-- Start Source excerpt --

The Automobile Shapes The City

by Martin V. Melosi

Suburban Communities

Historians David R. Goldfield and Blaine A. Brownell argued that "A new era of urbanization emerged after 1970, though few Americans noticed it at the time. Culminating a trend begun in 1920, the 1970 census announced that we had become a suburban nation." Core cities continued to lose population and see their economic base erode, becoming more specialized in the process. Metropolises developed multiple centers, including self-contained communities on the periphery, while non-metropolitan growth challenged traditional suburban expansion. Nationwide, Southern and Southwestern cities grew at the expense of older urban centers in the Northeast and Midwest.

The metropolitan complex was home to the majority of Americans after 1970. In 1975, 73 percent of the total United States population of 213 million lived in metropolitan counties; in 1988, 49 percent of the nation's population resided in "megalopolises" of one million or more. In 1990, of the total U.S. population of 248.7 million, 78.9 million (31.7 percent) lived in central cities; 79.4 million (31.9 percent) lived in the urban fringe; 28.8 million (11.6 percent) lived outside urbanized areas; and 61.7 million (24.8 percent) lived in rural areas. The 1990 census also indicated that California was the most urban state in the union at 93 percent, while the southern region had the largest metropolitan population (also the largest nonmetropolitan population). These patterns were part of the so-called Sunbelt movement. As historian Carl Abbott astutely observed, however, the growth of the Sunbelt was "essentially growth of sunbelt suburbs."

-- End Source excerpt --

▸ **Work to be completed**
Carry on the source excerpt on suburban growth after 1970, starting right after its last sentence.

-- Start Data excerpts --

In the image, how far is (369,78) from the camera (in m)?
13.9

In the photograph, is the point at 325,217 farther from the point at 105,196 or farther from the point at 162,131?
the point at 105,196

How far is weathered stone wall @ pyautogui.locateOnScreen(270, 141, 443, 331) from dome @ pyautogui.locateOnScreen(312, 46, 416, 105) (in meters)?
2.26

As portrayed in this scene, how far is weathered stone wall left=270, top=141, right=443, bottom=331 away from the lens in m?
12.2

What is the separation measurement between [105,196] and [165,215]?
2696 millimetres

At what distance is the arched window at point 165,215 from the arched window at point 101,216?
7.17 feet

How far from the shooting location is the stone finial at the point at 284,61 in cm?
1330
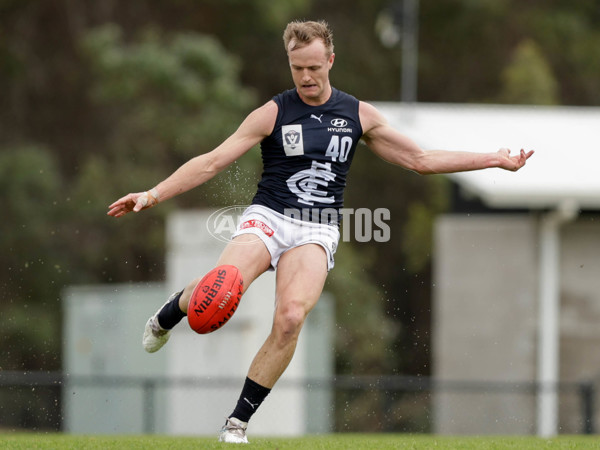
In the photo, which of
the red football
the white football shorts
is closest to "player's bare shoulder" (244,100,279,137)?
the white football shorts

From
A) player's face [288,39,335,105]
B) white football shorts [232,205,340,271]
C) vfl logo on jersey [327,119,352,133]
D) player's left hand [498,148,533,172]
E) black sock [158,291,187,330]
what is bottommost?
black sock [158,291,187,330]

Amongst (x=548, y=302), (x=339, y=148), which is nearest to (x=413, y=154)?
(x=339, y=148)

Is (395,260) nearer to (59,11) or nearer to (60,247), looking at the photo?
(60,247)

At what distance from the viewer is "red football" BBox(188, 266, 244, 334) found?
6.21 m

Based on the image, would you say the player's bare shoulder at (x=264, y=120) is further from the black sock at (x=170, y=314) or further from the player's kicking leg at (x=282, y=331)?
the black sock at (x=170, y=314)

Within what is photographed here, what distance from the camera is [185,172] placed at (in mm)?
6586

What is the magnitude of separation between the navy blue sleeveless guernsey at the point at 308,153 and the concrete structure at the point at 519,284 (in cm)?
659

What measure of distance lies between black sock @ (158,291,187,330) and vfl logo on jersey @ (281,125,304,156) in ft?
3.88

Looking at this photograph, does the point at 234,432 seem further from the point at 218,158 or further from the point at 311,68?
the point at 311,68

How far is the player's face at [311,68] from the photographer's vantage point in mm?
6520

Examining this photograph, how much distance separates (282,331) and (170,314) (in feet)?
3.37

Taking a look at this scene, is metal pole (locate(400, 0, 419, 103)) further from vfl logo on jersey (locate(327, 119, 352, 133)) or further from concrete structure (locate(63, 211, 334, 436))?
vfl logo on jersey (locate(327, 119, 352, 133))

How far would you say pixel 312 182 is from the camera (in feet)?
22.2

-- End Data excerpts --

▸ **Reply**
The well-accepted division between core city and suburban ring became more ambiguous (and even obsolete) in metropolitan areas. The old central city was only one of several activity centers. Numerous suburbs evolved into more than bedroom communities, some achieving the status of comprehensive communities with many of the amenities formerly located only at the core. Despite the anticipated return of some middle-class Americans to the central city through gentrification, population at the core continued to decline. Between 1970 and 1976, central city population dropped by 3.4 percent (to 60.7 million). In 1986, only about 30 percent of the American population lived in central cities; a disproportionate number were poor African Americans and poor Hispanics.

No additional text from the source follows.